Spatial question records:
==================================================

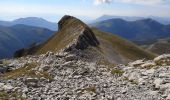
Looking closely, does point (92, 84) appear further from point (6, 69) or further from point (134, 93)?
point (6, 69)

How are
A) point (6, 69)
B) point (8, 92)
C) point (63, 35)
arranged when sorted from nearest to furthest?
point (8, 92) → point (6, 69) → point (63, 35)

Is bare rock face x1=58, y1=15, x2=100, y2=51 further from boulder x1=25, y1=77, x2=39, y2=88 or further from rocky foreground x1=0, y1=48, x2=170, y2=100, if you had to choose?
Result: boulder x1=25, y1=77, x2=39, y2=88

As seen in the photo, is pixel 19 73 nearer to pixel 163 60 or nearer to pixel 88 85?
pixel 88 85

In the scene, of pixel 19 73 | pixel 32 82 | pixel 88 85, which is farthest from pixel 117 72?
Result: pixel 19 73

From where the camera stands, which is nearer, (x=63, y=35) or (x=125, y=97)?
(x=125, y=97)

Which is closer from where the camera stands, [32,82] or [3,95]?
[3,95]

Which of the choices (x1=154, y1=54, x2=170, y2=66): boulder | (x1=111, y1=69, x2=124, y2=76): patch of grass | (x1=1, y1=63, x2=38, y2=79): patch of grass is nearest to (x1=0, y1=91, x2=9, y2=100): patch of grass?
(x1=1, y1=63, x2=38, y2=79): patch of grass

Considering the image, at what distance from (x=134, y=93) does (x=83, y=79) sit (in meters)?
7.61

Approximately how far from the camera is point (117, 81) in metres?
32.8

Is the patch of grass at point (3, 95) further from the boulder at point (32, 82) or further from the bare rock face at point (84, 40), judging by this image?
the bare rock face at point (84, 40)

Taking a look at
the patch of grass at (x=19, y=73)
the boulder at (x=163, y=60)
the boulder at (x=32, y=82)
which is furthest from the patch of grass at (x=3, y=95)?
the boulder at (x=163, y=60)

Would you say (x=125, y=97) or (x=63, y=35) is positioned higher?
(x=125, y=97)

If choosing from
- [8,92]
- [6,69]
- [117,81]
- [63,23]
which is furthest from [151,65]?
[63,23]

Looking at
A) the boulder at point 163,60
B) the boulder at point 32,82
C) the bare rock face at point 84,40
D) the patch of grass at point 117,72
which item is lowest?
the bare rock face at point 84,40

==================================================

PROBLEM DETAILS: Write out all the records again, exactly, minus any pictures.

EXPECTED ANSWER:
Looking closely, does point (92, 84) appear further from point (6, 69) or further from point (134, 93)?
point (6, 69)

How are
A) point (6, 69)
B) point (8, 92)
C) point (63, 35)
arranged when sorted from nearest to furthest?
point (8, 92) → point (6, 69) → point (63, 35)

Is bare rock face x1=58, y1=15, x2=100, y2=51 further from boulder x1=25, y1=77, x2=39, y2=88 or further from rocky foreground x1=0, y1=48, x2=170, y2=100, if you had to choose?
Result: boulder x1=25, y1=77, x2=39, y2=88

As seen in the photo, is pixel 19 73 nearer to pixel 163 60 or nearer to pixel 88 85?
pixel 88 85

In the scene, of pixel 19 73 | pixel 32 82 | pixel 88 85, which is farthest from pixel 117 72?
Result: pixel 19 73

From where the camera stands, which is nearer, (x=63, y=35) or (x=125, y=97)?
(x=125, y=97)

Which is closer from where the camera stands, [32,82] or [3,95]?
[3,95]

Which of the choices (x1=154, y1=54, x2=170, y2=66): boulder | (x1=111, y1=69, x2=124, y2=76): patch of grass | (x1=1, y1=63, x2=38, y2=79): patch of grass is nearest to (x1=0, y1=91, x2=9, y2=100): patch of grass?
(x1=1, y1=63, x2=38, y2=79): patch of grass

Considering the image, at what distance from (x=134, y=93) does (x=83, y=79) sit (in meters)?
7.61

Approximately how far from the camera is point (117, 81) in metres?
32.8

Is the patch of grass at point (3, 95) further from the boulder at point (32, 82) or further from the bare rock face at point (84, 40), judging by this image?
the bare rock face at point (84, 40)

Taking a look at
the patch of grass at (x=19, y=73)
the boulder at (x=163, y=60)
the boulder at (x=32, y=82)
which is furthest from the patch of grass at (x=3, y=95)?
the boulder at (x=163, y=60)

Would you say (x=125, y=97) or (x=63, y=35) is positioned higher?
(x=125, y=97)

If choosing from
- [8,92]
- [6,69]
- [117,81]
- [63,23]
which is furthest from [151,65]?
[63,23]

Looking at
A) the boulder at point 163,60
B) the boulder at point 32,82
C) the bare rock face at point 84,40
D) the patch of grass at point 117,72
which item is lowest?
the bare rock face at point 84,40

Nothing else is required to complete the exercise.